Deletion of IND1 results in significantly diminished EPR signals of complex I. EPR spectra of mitochondrial membranes from complemented wild type (cWT, top) and ind1Δ cells (bottom). A spectrum of isolated complex I is shown for comparison (middle). Samples were treated with 2 mM NADH, frozen and EPR spectra were recorded at 12 K. Instrument parameters: microwave frequency 9.47 GHz, modulation amplitude 0.64 mT, modulation frequency 100 kHz, microwave power 5 mW.

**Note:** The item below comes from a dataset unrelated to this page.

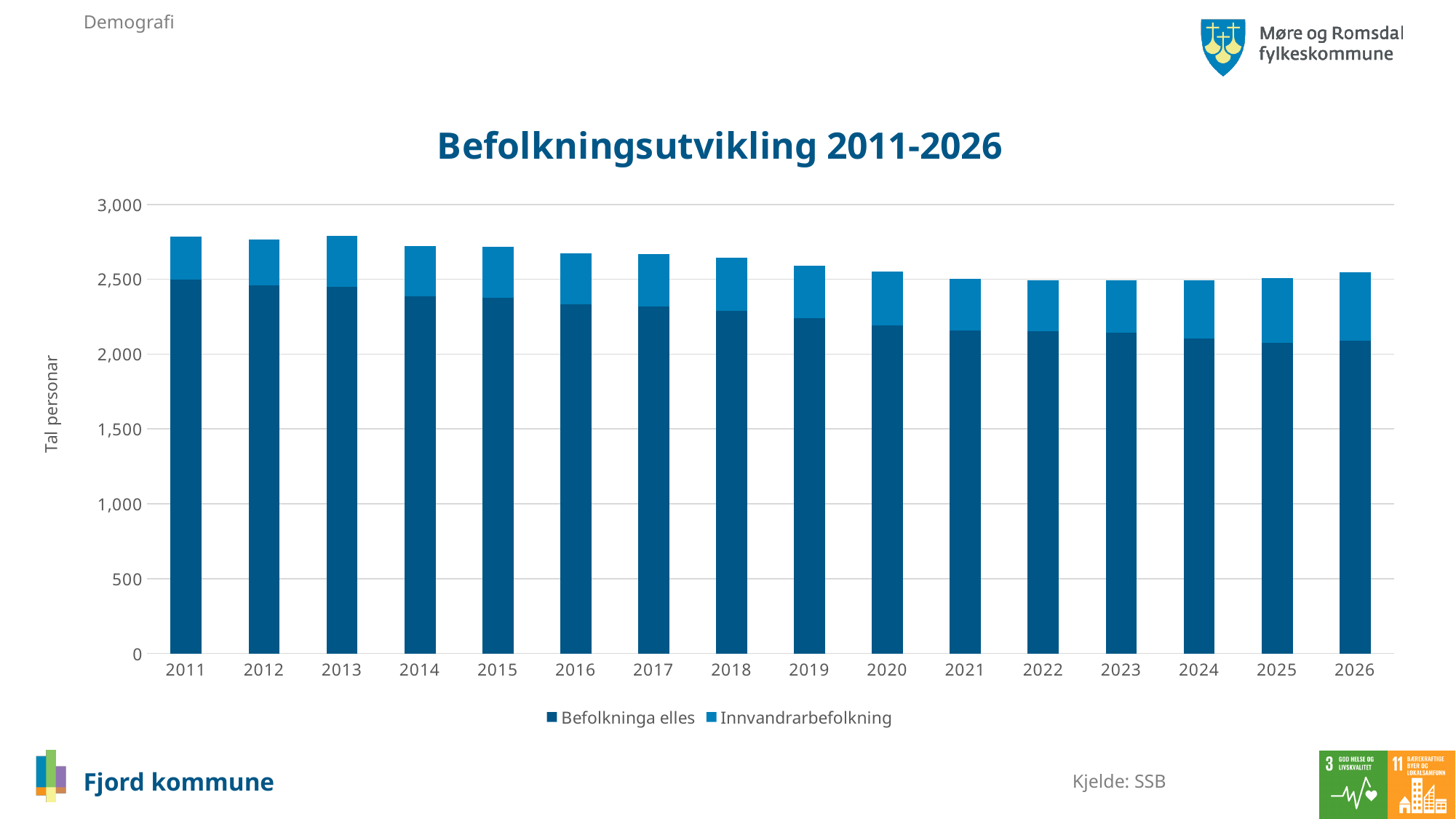
Is the value for Befolkninga elles in 2026 greater or less than 2,500? less Which is larger, Befolkninga elles in 2011 or Befolkninga elles in 2026? 2011 What is the label of the vertical axis? Tal personar Does the Befolkninga elles series rise or fall from 2011 to 2026? fall Is the value for Befolkninga elles in 2024 greater or less than 2,000? greater Is the total bar for 2011 greater or less than 2,500? greater What kind of chart is shown on the slide? Stacked bar chart Which is larger, Innvandrarbefolkning in 2011 or Innvandrarbefolkning in 2026? 2026 How many years are shown on the x axis? 16 What is the title of the chart? Befolkningsutvikling 2011-2026 How many series does the legend list? 2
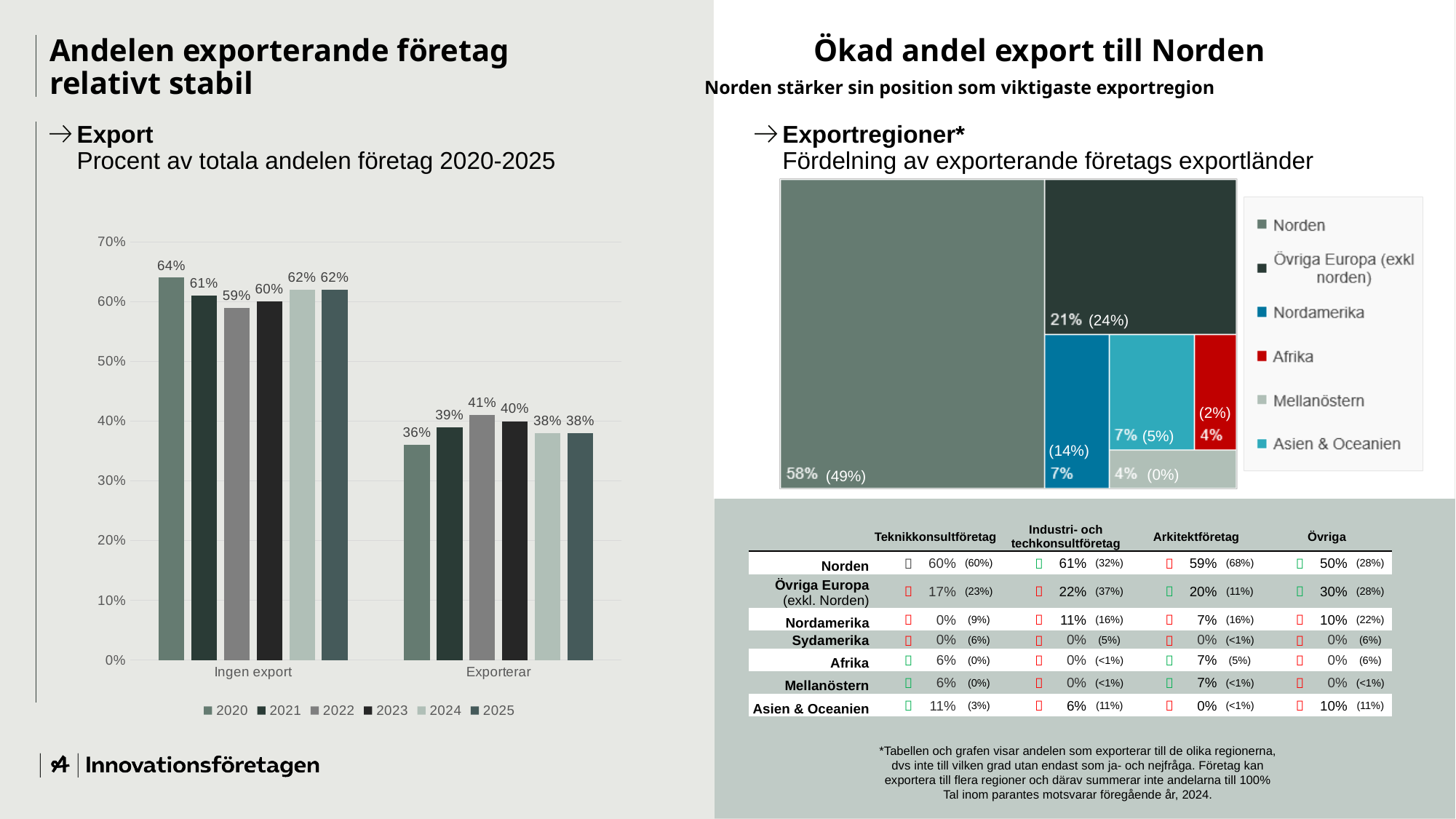
What kind of chart is the left chart (Export)? Bar chart In the left chart (Export), what is the value for 2022 in the Exporterar category? 41% In the left chart (Export), which year has the lowest value in the Ingen export category? 2022 In the right chart (Exportregioner), what is the current share for Norden? 58% In the left chart (Export), what is the difference between the 2020 and 2025 values in the Exporterar category? 2% In the right chart (Exportregioner), which region has the largest share? Norden In the left chart (Export), how many series does the legend list? 6 In the right chart (Exportregioner), how many regions does the legend list? 6 In the left chart (Export), what is the value for 2020 in the Ingen export category? 64% In the left chart (Export), which is larger: the 2021 value for Ingen export or the 2021 value for Exporterar? Ingen export In the right chart (Exportregioner), what is the value shown in parentheses for Övriga Europa (exkl norden)? (24%) In the left chart (Export), which year has the highest value in the Exporterar category? 2022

Ind1 binds an Fe–S cluster in vivo. (A) Wild-type S. cerevisiae cells carrying an empty plasmid (−) or plasmids for intermediate (↑) or high (↑↑) expression of Y. lipolytica IND1–strep were radiolabelled with ⁵⁵Fe. Cells were harvested after 2 h and, following preparation of a cell extract, Ind1–strep was immunoprecipitated with either Strep-Tactin or Ind1 antibodies coupled to sepharose A. The ⁵⁵Fe associated with the protein was quantified by scintillation counting. The expression levels of Ind1–strep were confirmed by immunoblotting (lower panels). (B) Iron-55 labelling and immunoprecipitation of Ind1 or endogenous aconitase (Aco1) upon depletion of the cysteine desulphurase Nfs1 (Nfs1↓) or the scaffold protein Isu1 (Isu1↓). Wild-type S. cerevisiae (control), Gal-NFS1 or Gal-ISU1/isu2Δ strains were transformed with a plasmid to overexpress Y. lipolytica IND1–strep, and grown on glucose to downregulate the expression of NFS1 or ISU1 as indicated. Expression of Aco1, Ind1, Nfs1 and Isu1 was visualized by immunoblotting (inset). The scintillation values were corrected for the average background signal obtained from experiments with cells containing an empty plasmid (for Ind1; 1.6 × 10³ d.p.m./g cells, see A), or with aco1Δ cells (for aconitase; 1.3 × 10³ d.p.m./g cells). Error bars represent the standard deviation, n=3–5.